▶ Document excerpt
$30
Programming Assignment #3
CSE 474/574 –
Role: Employee of Publicly Traded Corporation
In this assignment your group takes the role of machine learning engineers who have been tasked with
designing a new system for use in U.S. court systems. You are given 3 different ML models and must
apply 5 postprocessing techniques onto each of them. Finally, your group must determine a single
model and technique to submit, which will then be measured against the rest of the class for a chance at
extra credit.
1 – Problem Setup
In 2016 the independent non-profit news organization ProPublica released a report evaluating
Northpointe’s COMPAS system, which is an algorithm widely used across the country for considerations
in pretrial detention and sentence determination.
Propublica Story - https://www.propublica.org/article/machine-bias-risk-assessments-in-criminalsentencing
Northpointe’s Response - https://www.documentcloud.org/documents/2998391-ProPublica -
Commentary-Final-070616.html
COMPAS evaluates criminals on over 100 factors and outputs a risk score which indicates how likely it is
that someone will recidivate (go on to commit another crime in the future). These scores are then taken
into consideration by judges when assigning sentences, determining bail/parole eligibility, etc. Critically,
race is not one of the factors used in by COMPAS.
ProPublica reviewed the output of COMPAS on a dataset of over 7000 individuals from Broward County,
Florida. They found that the algorithm correctly predicted recidivism at similar rates for both white
(59%) and black defendants (63%). However, when the algorithm was incorrect it tended to skew very
differently for each of these groups. White defendants who re-offended within two years were
mistakenly labelled low-risk almost twice as often as their black counterparts. Additionally, black
defendants who did not recidivate were rated as high-risk at twice the rate of comparable white
defendants.

▶ Instructions
**A)** For each statement, say yes or no to whether it agrees with the COMPAS assignment handout, and quote the words of the handout that decide it. (i) ProPublica's dataset covered individuals from Broward County, Florida. (ii) The group must apply 5 postprocessing techniques to each of 3 ML models. (iii) COMPAS correctly predicted recidivism at a much higher rate for white defendants than for black defendants.
**B)** Write the next part of the COMPAS assignment handout, picking up after its last sentence.

▶ Information shown

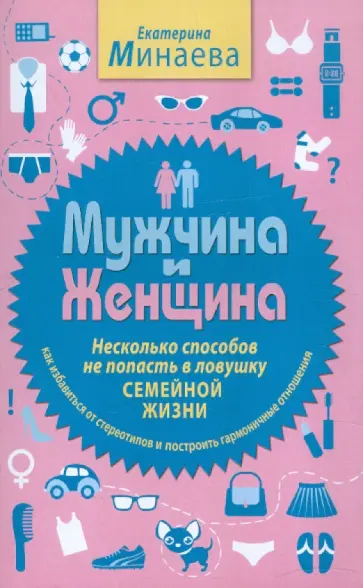 Екатерина Минаева - Мужчина и женщина. Несколько способов не попасть в ловушку семейной жизни обложка книги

▶ Task-by-task outputs
**A)**
(i) Yes: "a dataset of over 7000 individuals from Broward County, Florida"
(ii) Yes: "You are given 3 different ML models and must apply 5 postprocessing techniques onto each of them."
(iii) No: "correctly predicted recidivism at similar rates for both white (59%) and black defendants (63%)"

**B)**
Northpointe submitted a rebuttal of ProPublica’s evaluation, claiming that PP misrepresented certain
statistical values. They assert that their model is entirely fair across racial lines when base rate
recidivism levels are taken into account.
On the heels of these reports your company has decided to release a new system as a potential
candidate for replacing COMPAS. 3 machine learning models have been designed by your development
team and trained on the Broward County data. These include:
A linear support vector regressor
A feed forward neural network
A naïve Bayes classifier
In addition, your research team has been scanning machine learning research papers and have
determined 5 potential post-processing methods that enforce various constraints in attempts to reflect
different measures of fairness. These include:
Maximum profit / maximum accuracy
Single threshold
Predictive parity
Demographic parity
Equal Opportunity
As the lead development team of your company it falls upon your group to implement these 5 methods
on each model. You must then determine which model/fairness combination to put forward as your
finished product. Since this is an important social issue, you are certain that rival companies and socially
inclined NGOs will also be releasing similar systems. You need to be sure to sufficiently justify all
algorithmic/ethical considerations about your model so that it can withstand the scrutiny of the public
eye and ultimately be chosen as the replacement for COMPAS.
1.1 - Your Role
You will approach this assignment as employees of a large publicly traded corporation. You have a
fiduciary duty to your shareholders to deliver strong returns, which can only be done by consistently
winning development contracts. To this end, financial considerations are very important, as you want
your contracts to be more appealing than your competitors. Additionally, your life relies on the
paycheck provided by this job, and making decisions that lose the company money could very quickly
get you fired. However, since your corporation is publicly traded you are still subject to public scrutiny,
and thus cannot completely ignore social concerns.
2 - Coding Tasks
2.1 – Models & Data
As listed above, you are given 3 working machine learning models: a linear support vector regressor
(Compas_SVM.py), a feed-forward neural network (Compas_NN.py), and a naïve Bayes classifier
(Compas_Naive_Bayes.py). Each of these models has a single function which loads the data, builds and
runs the model, and outputs a set of predictions alongside the rest of the useful data needed for
evaluation. The data consists of 4 files: Compas_train_data.npy, Compas_train_labels.npy,
Compas_test_data.npy, and Compas_test_labels.npy, all of which are contained within
Broward_Data.zip. All files provided to you should be extracted/downloaded into the same directory for
them to run properly.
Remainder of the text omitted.